Secretary-General: I have read that report, and UNODC, under the leadership of Mr. Costa, has been leading the campaign to stop the illegal trafficking of drugs and illegal money. That will continue. However, for that specific question you raised, I will have to get more detailed information from UNODC. We can get back to you later on this.
Question: Mr. Secretary-General, it?s been almost a year since you stood in the burning rubble of Gaza and expressed your shock at the situation there and called for accountability. According to John Ging at the time, and many people, you really gave hope to the people of Gaza. But that hope seems to be dying. We all know that the Security Council is not going to take up the Goldstone Report; the members have said as much. But what about the Board of Inquiry that you requested? What about the $11 million in reparations from Israel? What happened to accountability?

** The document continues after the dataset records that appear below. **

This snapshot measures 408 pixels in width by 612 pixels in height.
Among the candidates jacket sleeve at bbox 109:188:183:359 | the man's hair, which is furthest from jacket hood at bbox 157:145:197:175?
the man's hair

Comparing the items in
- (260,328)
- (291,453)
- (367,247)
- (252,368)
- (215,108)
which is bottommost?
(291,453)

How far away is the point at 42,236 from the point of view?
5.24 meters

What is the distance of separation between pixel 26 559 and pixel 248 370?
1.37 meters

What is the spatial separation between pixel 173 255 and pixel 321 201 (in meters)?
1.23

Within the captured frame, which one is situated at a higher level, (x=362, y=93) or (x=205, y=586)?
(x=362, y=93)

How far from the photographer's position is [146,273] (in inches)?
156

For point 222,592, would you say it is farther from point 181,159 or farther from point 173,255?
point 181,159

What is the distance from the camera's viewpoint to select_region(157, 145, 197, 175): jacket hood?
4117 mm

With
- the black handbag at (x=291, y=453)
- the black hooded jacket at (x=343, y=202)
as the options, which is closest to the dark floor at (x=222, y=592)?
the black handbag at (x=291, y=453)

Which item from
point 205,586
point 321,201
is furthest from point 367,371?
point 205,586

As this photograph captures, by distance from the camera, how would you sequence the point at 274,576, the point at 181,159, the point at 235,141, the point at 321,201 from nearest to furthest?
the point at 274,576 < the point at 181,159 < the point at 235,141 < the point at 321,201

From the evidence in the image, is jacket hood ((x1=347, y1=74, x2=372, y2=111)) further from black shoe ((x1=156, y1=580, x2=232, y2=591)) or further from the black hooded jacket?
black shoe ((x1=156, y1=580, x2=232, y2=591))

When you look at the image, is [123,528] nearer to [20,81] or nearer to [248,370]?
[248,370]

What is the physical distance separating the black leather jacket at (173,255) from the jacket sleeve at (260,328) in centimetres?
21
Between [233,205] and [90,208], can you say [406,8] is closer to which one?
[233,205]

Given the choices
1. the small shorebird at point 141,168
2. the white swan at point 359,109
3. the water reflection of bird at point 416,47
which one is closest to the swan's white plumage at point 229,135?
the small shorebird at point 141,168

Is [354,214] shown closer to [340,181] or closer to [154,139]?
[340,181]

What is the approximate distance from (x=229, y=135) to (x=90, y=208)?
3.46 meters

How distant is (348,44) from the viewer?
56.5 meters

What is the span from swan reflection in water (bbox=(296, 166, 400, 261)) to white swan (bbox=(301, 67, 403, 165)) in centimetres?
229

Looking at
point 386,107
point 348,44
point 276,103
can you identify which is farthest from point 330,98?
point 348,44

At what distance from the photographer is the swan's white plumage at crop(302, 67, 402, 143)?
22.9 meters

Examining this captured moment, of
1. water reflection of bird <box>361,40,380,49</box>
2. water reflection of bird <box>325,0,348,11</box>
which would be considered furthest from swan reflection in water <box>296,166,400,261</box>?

Secretary-General: The situation in Gaza, particularly the humanitarian situation suffered by the Palestinian people, is a source of great concern still. I have been working very hard with the Israeli leadership, starting from Prime Minister [Benjamin] Netanyahu and his predecessor, former Prime Minister [Ehud] Olmert. It?s regrettable that we have not been able to make much progress. I will continue to do that. And the peace process in the Middle East has been almost stalled. As you know, last month, I had a teleconference with the Quartet principals. We shared all this assessment about how the international community, particularly the Quartet, should do more in making this peace process [stay] on track. This will be one of my top priority issues which I will carry on.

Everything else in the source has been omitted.